┌─ Quoted passage

Single iteration needed:

const arr = [
  {id: '1', name: 'name 1', age: 20},
  {id: '2', name: 'name 2', age: 21},
  {id: '2', name: 'name 3', age: 22},
  {id: '2', name: 'name 4', age: 23},
  {id: '3', name: 'name 5', age: 24},
  {id: '3', name: 'name 6', age: 25},
  {id: '4', name: 'name 7', age: 26},
  {id: '5', name: 'name 8', age: 27},
  {id: '5', name: 'name 9', age: 28},
  {id: '5', name: 'name 10', age: 29},
];

//keep track of how many times each id has been encountered
const counterPerRecord = new Map();

for (const record of arr) {
  //get count or default to zero
  const next = counterPerRecord.get(record.id) ?? 0;
  //update the count for next time we encounter the id
  counterPerRecord.set(record.id, next+1);
  
  //update the id
  record.id += `_${next}`;
}

console.log(arr);
.as-console-wrapper { max-height:100% !important; }

You only need a map to keep track of what the next instance for the next number to append to each id property. The first time it is zero, and it is increased every time you encounter the same id.

└─
┌─ Given data

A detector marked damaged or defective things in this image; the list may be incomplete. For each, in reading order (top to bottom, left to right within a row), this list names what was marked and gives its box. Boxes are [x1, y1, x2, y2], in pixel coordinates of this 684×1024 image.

└─
┌─ Given data

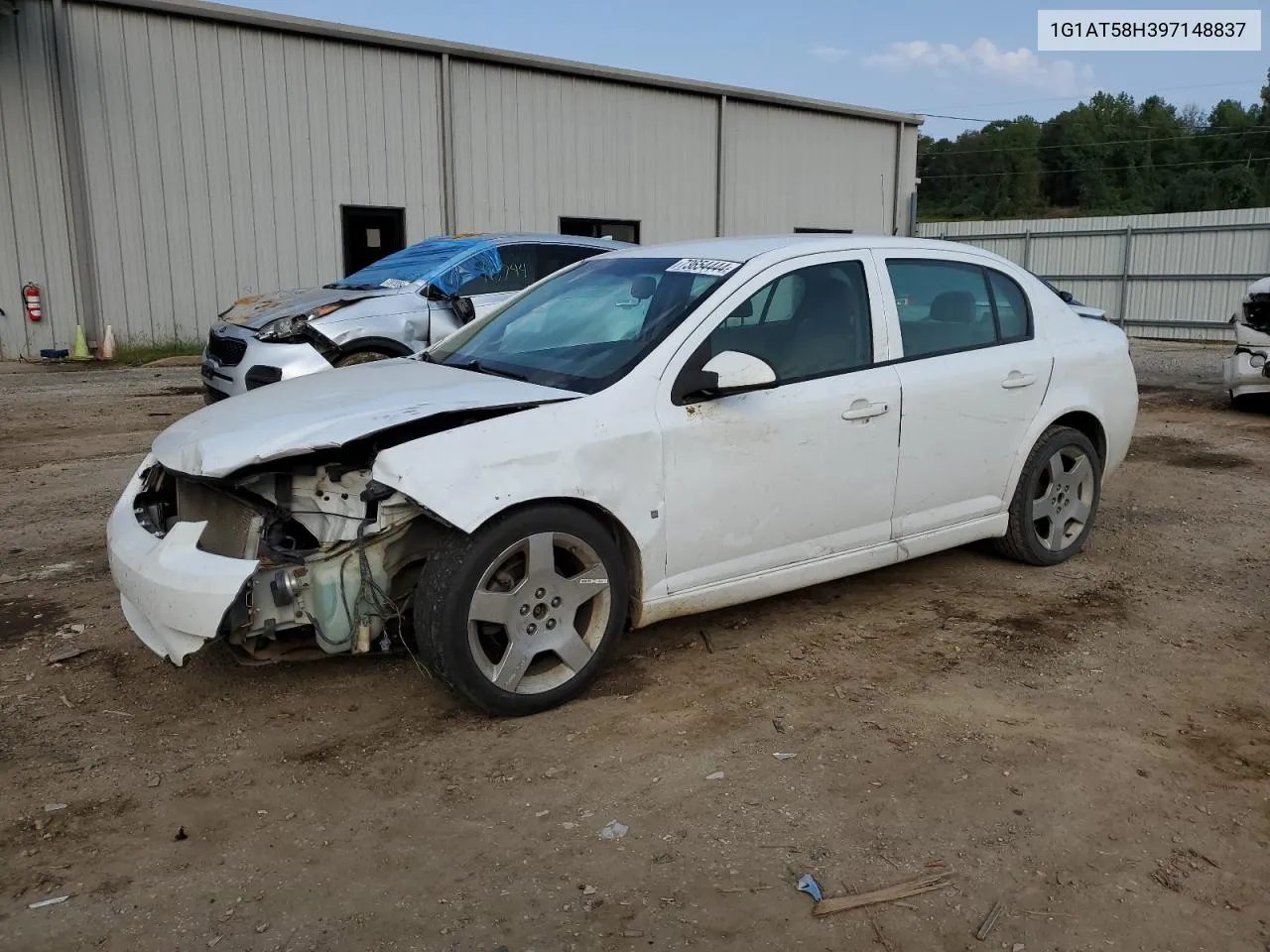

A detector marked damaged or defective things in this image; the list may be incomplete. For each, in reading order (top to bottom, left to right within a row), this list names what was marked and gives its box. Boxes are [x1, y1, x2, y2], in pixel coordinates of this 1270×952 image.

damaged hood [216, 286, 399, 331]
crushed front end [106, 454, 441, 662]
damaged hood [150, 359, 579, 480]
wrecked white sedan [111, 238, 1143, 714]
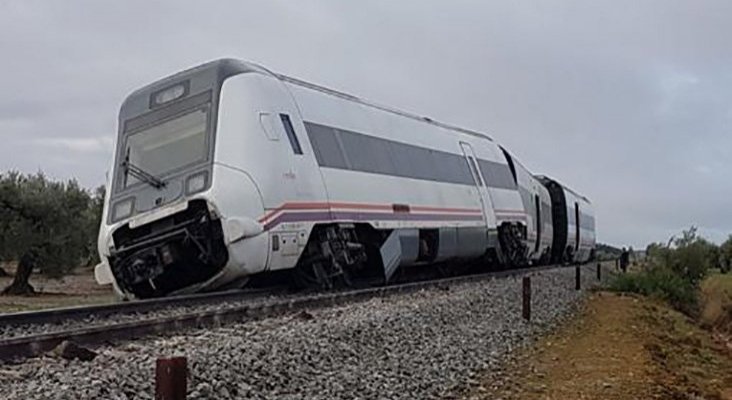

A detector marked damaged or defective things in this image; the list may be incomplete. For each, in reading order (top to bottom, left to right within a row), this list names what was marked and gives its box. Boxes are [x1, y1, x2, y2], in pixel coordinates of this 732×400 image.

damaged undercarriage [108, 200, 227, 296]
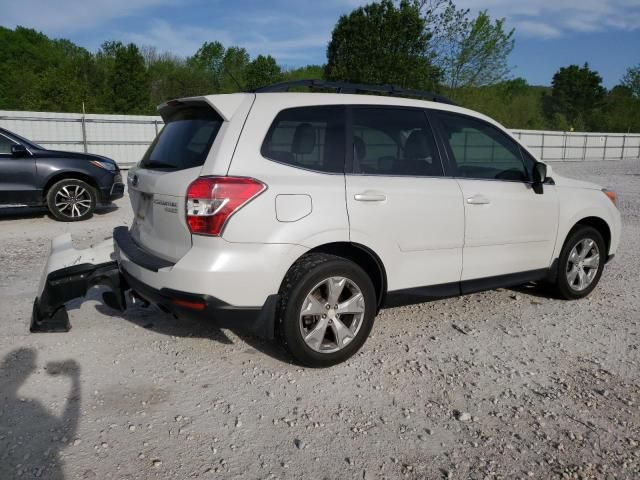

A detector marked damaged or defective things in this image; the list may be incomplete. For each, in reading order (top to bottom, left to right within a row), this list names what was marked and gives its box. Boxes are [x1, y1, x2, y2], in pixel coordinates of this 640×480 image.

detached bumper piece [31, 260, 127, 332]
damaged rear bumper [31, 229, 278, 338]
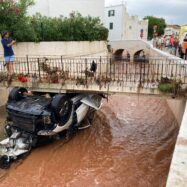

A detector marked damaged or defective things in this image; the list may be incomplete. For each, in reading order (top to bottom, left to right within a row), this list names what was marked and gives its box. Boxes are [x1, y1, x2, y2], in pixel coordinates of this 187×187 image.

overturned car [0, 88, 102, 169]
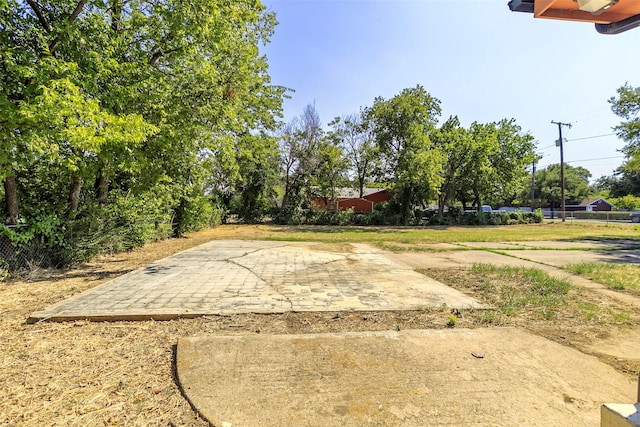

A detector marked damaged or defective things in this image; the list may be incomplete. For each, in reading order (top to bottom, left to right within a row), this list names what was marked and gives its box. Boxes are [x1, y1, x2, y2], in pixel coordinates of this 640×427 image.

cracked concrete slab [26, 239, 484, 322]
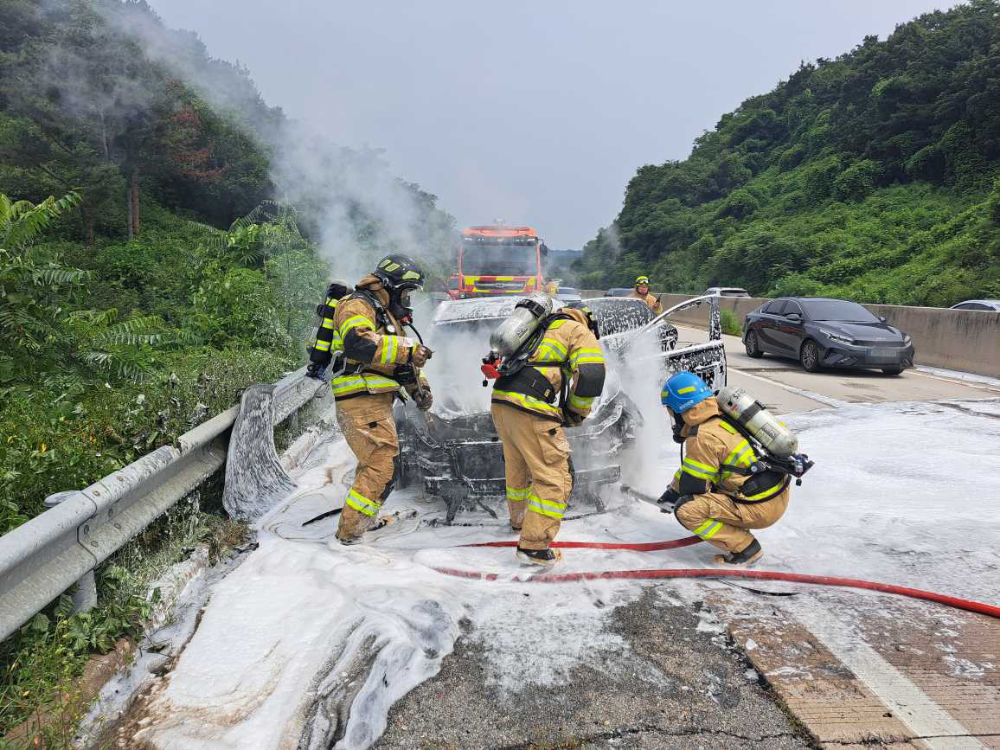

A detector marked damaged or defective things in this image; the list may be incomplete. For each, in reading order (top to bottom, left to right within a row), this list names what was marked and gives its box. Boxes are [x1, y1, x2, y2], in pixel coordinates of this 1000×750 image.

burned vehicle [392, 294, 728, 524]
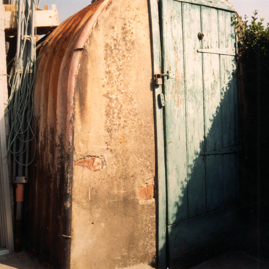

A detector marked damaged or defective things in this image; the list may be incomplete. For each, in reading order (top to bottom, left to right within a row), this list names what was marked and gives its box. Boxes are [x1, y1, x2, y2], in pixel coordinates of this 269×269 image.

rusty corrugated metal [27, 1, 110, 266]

└─

• **Problems and tasks**:
- 1) In the code that appends suffixes to duplicate ids, what structure keeps track of how many times each id has been encountered?
- 2) Say whether each statement agrees with the code that appends suffixes to duplicate ids: (a) the first suffix appended to an id is zero; (b) the approach needs more than one pass over the array; (c) when an id has no count yet, the count defaults to one.
- 3) Pick up the explanation of the duplicate-id suffixing code after its final sentence and carry it on.

• **Responses**:
- 1) A Map, `counterPerRecord`.

- 2)
(a) Yes: "The first time it is zero."
(b) No: "Single iteration needed."
(c) No: "get count or default to zero."

- 3)
You can use somthing like this:

const arr = [
  { id: "1", name: "name 1", age: 20 },
  { id: "2", name: "name 2", age: 21 },
  { id: "2", name: "name 3", age: 22 },
  { id: "2", name: "name 4", age: 23 },
  { id: "3", name: "name 5", age: 24 },
  { id: "3", name: "name 6", age: 25 },
  { id: "4", name: "name 7", age: 26 },
  { id: "5", name: "name 8", age: 27 },
  { id: "5", name: "name 9", age: 28 },
  { id: "5", name: "name 10", age: 29 },
];

for (let i = arr.length - 1; i >= 0; i--) {
   arr[i].id = `${arr[i].id}_${arr.filter(el => el.id === arr[i].id).length - 1}`;
}

console.log(arr);

Notice: as @MrMythical mentioned, 1_0 is just 10, 1_1 is 11 and so on. So I transform ids into strings in example to avoid id duplications.

Warning: as @VLAZ and @Jeremy Thille noticed, this is expensive solution (O(n^2)) which is not acceptable for large data. For well-optimized solution (O(n)), use Map.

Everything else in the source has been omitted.